▶ _DIRECTIONS_: The listing that follows should be duplicated character for character.

RAW DATA Start Marker

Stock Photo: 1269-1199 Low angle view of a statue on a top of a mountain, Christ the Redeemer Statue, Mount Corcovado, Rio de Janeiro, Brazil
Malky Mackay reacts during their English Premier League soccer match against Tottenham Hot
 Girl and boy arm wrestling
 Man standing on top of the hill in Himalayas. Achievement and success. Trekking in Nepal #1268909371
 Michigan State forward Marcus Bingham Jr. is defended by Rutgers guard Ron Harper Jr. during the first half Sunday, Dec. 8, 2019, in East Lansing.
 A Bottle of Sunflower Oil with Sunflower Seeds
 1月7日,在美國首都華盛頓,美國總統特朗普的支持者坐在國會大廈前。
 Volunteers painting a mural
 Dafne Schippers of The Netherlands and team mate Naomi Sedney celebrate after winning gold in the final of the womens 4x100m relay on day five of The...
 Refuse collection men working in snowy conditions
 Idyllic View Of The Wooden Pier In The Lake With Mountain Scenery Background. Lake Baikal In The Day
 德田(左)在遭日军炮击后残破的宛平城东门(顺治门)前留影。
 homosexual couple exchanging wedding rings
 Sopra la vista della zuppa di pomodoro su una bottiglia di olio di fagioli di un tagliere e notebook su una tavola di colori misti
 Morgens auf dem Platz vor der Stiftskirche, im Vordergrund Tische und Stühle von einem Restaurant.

RAW DATA End Marker

▶ _TASK SOLUTION_:
Stock Photo: 1269-1199 Low angle view of a statue on a top of a mountain, Christ the Redeemer Statue, Mount Corcovado, Rio de Janeiro, Brazil
Malky Mackay reacts during their English Premier League soccer match against Tottenham Hot
 Girl and boy arm wrestling
 Man standing on top of the hill in Himalayas. Achievement and success. Trekking in Nepal #1268909371
 Michigan State forward Marcus Bingham Jr. is defended by Rutgers guard Ron Harper Jr. during the first half Sunday, Dec. 8, 2019, in East Lansing.
 A Bottle of Sunflower Oil with Sunflower Seeds
 1月7日,在美國首都華盛頓,美國總統特朗普的支持者坐在國會大廈前。
 Volunteers painting a mural
 Dafne Schippers of The Netherlands and team mate Naomi Sedney celebrate after winning gold in the final of the womens 4x100m relay on day five of The...
 Refuse collection men working in snowy conditions
 Idyllic View Of The Wooden Pier In The Lake With Mountain Scenery Background. Lake Baikal In The Day
 德田(左)在遭日军炮击后残破的宛平城东门(顺治门)前留影。
 homosexual couple exchanging wedding rings
 Sopra la vista della zuppa di pomodoro su una bottiglia di olio di fagioli di un tagliere e notebook su una tavola di colori misti
 Morgens auf dem Platz vor der Stiftskirche, im Vordergrund Tische und Stühle von einem Restaurant.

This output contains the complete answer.